- Opening Delimiter -

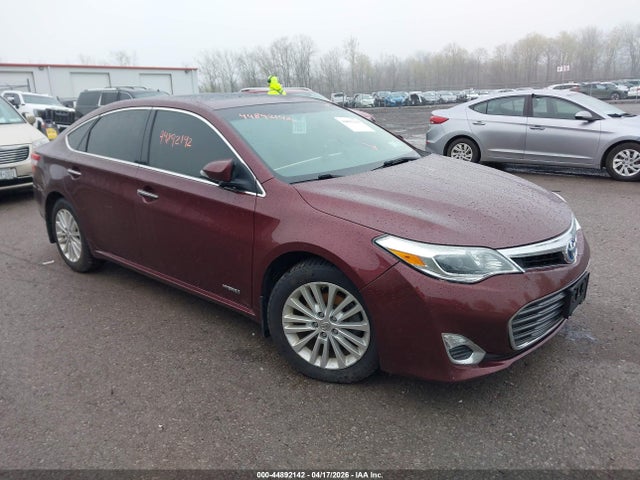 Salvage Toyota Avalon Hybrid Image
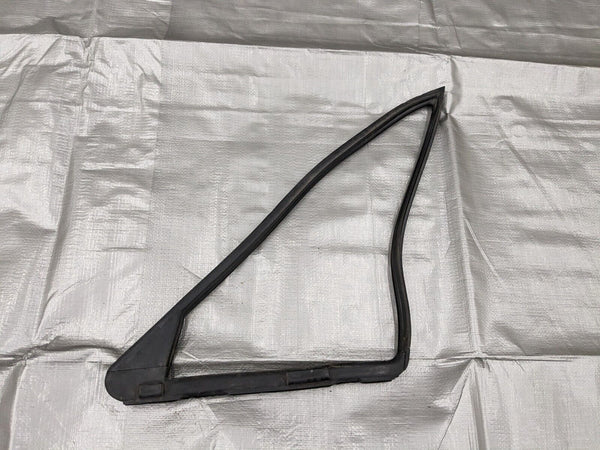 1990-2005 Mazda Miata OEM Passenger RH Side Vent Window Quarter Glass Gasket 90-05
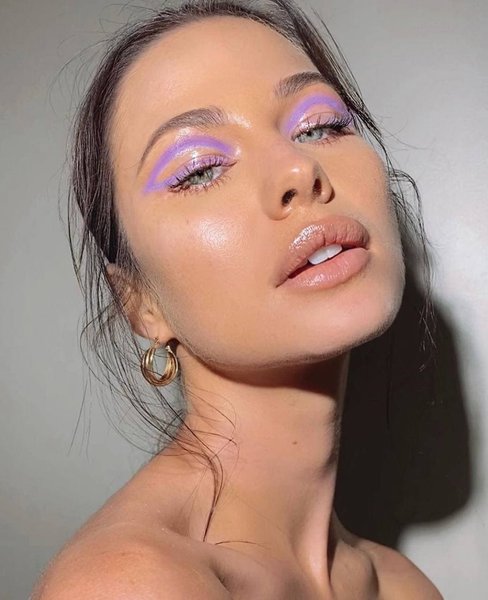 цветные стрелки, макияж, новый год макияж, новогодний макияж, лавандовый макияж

- Closing Delimiter -
- Opening Delimiter -

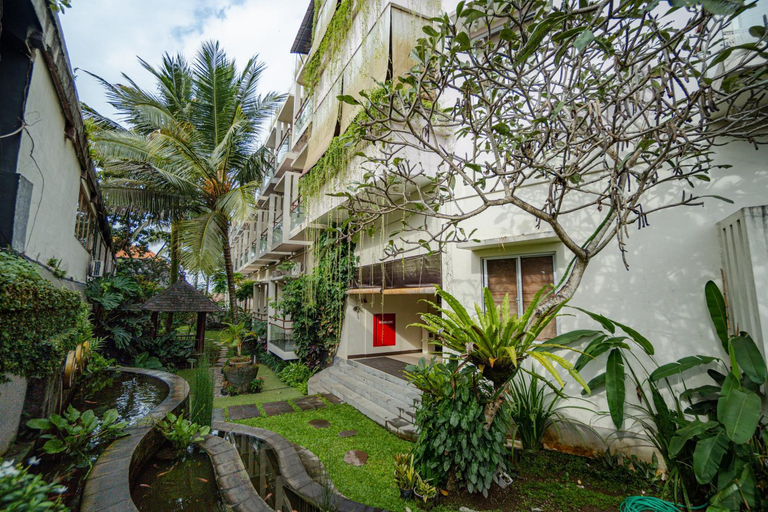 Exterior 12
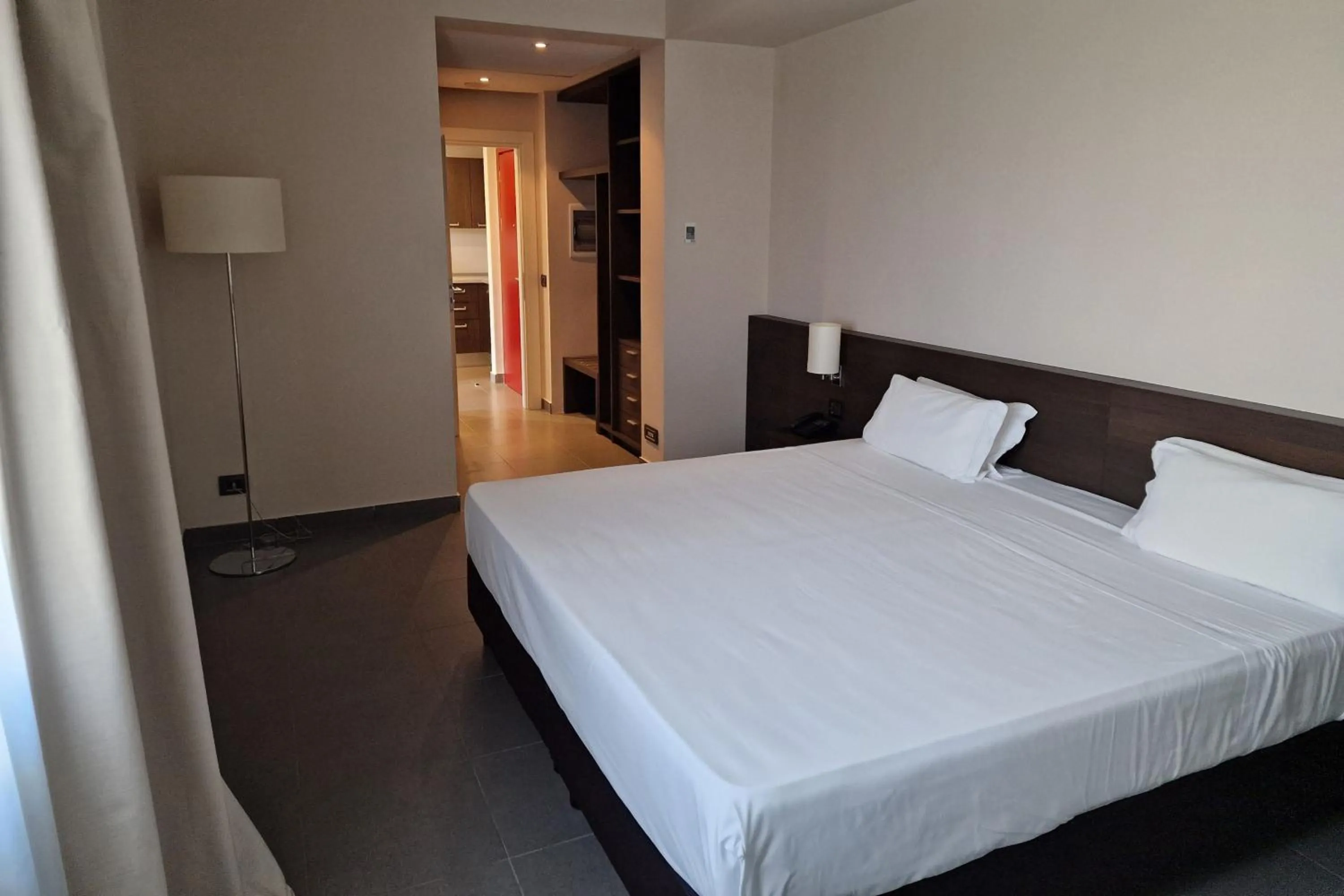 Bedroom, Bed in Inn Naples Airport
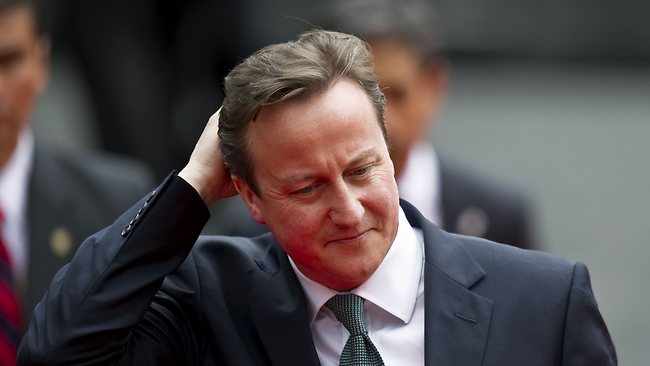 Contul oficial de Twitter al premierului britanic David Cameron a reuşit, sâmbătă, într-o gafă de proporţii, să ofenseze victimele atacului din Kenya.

- Closing Delimiter -

Repeat the lines from the one with "Salvage Toyota Avalon Hybrid Image" up to and including the one with "цветные стрелки, макияж, новый". Leave the pictures out.

• _Your response_:
 Salvage Toyota Avalon Hybrid Image
 1990-2005 Mazda Miata OEM Passenger RH Side Vent Window Quarter Glass Gasket 90-05
 цветные стрелки, макияж, новый год макияж, новогодний макияж, лавандовый макияж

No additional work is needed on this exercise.